**Verilen Metin:**

---------------

Son vagon

Önce Pakistan ve Hindistan, hemen ardına başlayan İsrail saldırısı, Rusya - Ukrayna gerginliği, Lübnan'dan ateşlenen füzeler derken dört bir yanımızdan sıcak çatışma haberleri veya sinyalleri geliyor. Yakında benzer bir çatışma içinde kendimizi bulmamız sürpriz olmaz.

İçeride siyasi hesaplaşmaların gölgesinde 2006 dan beri şiddetini arttırarak süregelen kriz tüm ağırlığıyla omuzlarımızda. Rüzgarda ne yöne nasıl yatacağımızı yönetenler dahil kimse bilmiyor.

Alparslan'ın, Yavuz'un, Atatürk'ün hedeflerini unutmuşuz. Şimdilerde neredeyse hiç hedefimiz kalmamış. Gelen her kaptan gemisini kurtarmayı değil, tersten de esse, bir rüzgar yakalayıp kaptanlık koltuğunu sağlamlaştırmayı hedef edinmiş.

Halkız biz. İstikrar kişisel hedeflerimizi belirlememize yardımcı olur, yolumuzda yürümemizi koşmamızı kolaylaştırır. Ancak son altı yedi yıldır süregelen istikrar, daha çok dünyadaki olumlu koşulların Türkiye'ye etkisi gibi gözüküyor. Sıcak parayla gelen istikrar, çocuklarımıza bıraktığımız borcu, torunlarımıza yetecek kadar arttırmamızla sonuçlandı. Sistemi eleştirenler haklıydı, bu geçici rahatlıkta geleceğimizi yedik, yedirdik.

Bu parayı kim harcadı diye hesap soracak olanlar, son altı yılda ortalama beş cep telefonu değiştirip, teknolojiyi son noktasında takip eden halkımıza da göndereme yapmayı unutmasınlar.

En alttan en üste, insanımız kolay para kazanmanın yollarını arar olmuş. Gereğinde eğilip bükülmeye, erdemi, ahlakı bir dahaki sefere kullanmak üzere rafa kaldırmaya pek alışmış. Komisyon, avanta, bahşiş, rüşvet derken raftakiler rafta kalmış. Hedef "Bir şekilde yolunu bulmak" olmuş.

---------------

**Toplanan Veriler:**
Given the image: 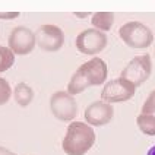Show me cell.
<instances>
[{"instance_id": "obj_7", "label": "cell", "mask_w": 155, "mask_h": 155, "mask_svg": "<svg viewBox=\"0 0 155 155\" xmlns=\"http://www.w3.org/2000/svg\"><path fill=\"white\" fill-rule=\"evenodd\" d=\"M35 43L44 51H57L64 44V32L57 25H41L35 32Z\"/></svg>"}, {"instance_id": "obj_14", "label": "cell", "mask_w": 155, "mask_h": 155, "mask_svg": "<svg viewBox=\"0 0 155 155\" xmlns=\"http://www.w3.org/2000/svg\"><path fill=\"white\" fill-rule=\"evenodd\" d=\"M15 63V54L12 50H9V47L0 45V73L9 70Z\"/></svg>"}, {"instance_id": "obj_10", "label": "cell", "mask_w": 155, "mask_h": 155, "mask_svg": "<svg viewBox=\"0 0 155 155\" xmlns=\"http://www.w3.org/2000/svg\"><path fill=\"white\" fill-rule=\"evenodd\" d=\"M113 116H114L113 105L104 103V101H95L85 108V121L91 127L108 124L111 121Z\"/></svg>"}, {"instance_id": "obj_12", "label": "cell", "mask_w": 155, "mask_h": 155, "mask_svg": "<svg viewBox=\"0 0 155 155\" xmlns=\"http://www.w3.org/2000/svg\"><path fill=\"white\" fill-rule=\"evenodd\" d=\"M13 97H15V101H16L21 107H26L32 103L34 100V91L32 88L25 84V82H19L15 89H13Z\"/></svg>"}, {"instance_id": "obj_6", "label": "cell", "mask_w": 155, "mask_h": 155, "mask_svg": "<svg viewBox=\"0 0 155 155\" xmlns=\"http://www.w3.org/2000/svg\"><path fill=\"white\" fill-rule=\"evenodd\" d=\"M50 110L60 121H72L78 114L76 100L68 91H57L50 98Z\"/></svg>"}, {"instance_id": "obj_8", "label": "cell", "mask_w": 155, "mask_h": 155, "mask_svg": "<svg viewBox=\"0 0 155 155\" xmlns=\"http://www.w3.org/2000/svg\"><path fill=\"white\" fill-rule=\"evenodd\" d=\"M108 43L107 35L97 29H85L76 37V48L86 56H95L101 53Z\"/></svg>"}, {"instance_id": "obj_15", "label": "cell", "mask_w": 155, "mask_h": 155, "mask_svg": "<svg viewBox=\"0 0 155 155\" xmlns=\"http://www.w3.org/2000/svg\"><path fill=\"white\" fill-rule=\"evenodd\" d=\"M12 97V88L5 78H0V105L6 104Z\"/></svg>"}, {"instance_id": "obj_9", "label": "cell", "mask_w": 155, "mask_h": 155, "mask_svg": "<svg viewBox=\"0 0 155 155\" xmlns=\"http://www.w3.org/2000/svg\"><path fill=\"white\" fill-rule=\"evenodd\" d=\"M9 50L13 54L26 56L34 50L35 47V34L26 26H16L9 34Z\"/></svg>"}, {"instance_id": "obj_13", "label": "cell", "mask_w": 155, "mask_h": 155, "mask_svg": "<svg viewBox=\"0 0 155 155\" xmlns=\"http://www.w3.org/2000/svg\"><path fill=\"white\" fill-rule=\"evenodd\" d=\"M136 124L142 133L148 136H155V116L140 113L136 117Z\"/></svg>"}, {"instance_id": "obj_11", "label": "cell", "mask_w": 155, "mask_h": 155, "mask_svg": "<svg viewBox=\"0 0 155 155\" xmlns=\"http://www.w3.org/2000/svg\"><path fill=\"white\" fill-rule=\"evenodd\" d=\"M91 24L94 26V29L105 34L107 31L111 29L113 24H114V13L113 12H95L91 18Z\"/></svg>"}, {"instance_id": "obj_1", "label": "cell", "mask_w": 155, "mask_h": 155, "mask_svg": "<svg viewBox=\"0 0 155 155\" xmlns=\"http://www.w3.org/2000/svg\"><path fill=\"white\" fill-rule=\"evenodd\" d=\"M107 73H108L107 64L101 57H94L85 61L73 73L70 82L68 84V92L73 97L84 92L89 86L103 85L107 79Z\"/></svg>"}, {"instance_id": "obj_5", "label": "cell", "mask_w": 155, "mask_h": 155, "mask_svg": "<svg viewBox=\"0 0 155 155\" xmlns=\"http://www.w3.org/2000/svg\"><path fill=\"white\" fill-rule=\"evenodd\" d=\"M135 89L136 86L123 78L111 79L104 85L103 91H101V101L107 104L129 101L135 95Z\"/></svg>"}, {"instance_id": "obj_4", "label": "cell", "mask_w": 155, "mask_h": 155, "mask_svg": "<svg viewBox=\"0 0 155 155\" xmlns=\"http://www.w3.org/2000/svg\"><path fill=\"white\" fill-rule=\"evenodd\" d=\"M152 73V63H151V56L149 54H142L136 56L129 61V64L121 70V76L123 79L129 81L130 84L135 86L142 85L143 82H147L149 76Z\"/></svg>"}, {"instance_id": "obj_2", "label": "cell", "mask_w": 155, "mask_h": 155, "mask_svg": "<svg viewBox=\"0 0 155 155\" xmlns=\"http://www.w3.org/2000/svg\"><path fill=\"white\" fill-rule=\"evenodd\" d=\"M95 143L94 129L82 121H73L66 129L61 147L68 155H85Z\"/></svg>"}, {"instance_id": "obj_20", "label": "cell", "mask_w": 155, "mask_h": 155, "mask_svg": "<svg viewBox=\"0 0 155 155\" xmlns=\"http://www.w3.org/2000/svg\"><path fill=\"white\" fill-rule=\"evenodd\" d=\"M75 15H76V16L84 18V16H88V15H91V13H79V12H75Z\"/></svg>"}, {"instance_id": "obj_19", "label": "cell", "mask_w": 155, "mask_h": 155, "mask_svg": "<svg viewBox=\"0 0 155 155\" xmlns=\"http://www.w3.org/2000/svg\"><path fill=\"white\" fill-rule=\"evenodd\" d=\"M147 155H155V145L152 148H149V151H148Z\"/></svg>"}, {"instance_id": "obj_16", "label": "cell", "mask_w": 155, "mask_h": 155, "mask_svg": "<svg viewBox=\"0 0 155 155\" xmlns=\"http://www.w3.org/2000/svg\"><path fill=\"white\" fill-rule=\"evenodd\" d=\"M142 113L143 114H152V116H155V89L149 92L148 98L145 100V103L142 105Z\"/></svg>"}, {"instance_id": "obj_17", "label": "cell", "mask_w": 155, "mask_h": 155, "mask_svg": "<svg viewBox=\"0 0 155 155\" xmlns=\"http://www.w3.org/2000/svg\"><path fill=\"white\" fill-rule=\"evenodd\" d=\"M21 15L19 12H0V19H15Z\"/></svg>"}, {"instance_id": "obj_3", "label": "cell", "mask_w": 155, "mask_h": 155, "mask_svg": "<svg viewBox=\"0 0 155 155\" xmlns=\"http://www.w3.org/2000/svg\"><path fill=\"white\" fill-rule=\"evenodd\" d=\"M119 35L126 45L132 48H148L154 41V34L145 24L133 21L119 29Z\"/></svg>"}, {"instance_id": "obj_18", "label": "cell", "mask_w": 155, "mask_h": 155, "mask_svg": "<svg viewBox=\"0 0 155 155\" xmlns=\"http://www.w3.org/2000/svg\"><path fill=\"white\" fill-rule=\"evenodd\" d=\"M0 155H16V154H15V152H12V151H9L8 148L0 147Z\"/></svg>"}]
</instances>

---------------

**Yazılı Yönerge:** "Son vagon" başlıklı metinden "Halkız biz. İstikrar" ifadesinden "geleceğimizi yedik, yedirdik." ifadesine kadar uzanan bölümü, her iki ifade dahil olmak üzere, hiçbir değişiklik yapmadan çıkarınız.

**Alıştırma Yanıtı:**
Halkız biz. İstikrar kişisel hedeflerimizi belirlememize yardımcı olur, yolumuzda yürümemizi koşmamızı kolaylaştırır. Ancak son altı yedi yıldır süregelen istikrar, daha çok dünyadaki olumlu koşulların Türkiye'ye etkisi gibi gözüküyor. Sıcak parayla gelen istikrar, çocuklarımıza bıraktığımız borcu, torunlarımıza yetecek kadar arttırmamızla sonuçlandı. Sistemi eleştirenler haklıydı, bu geçici rahatlıkta geleceğimizi yedik, yedirdik.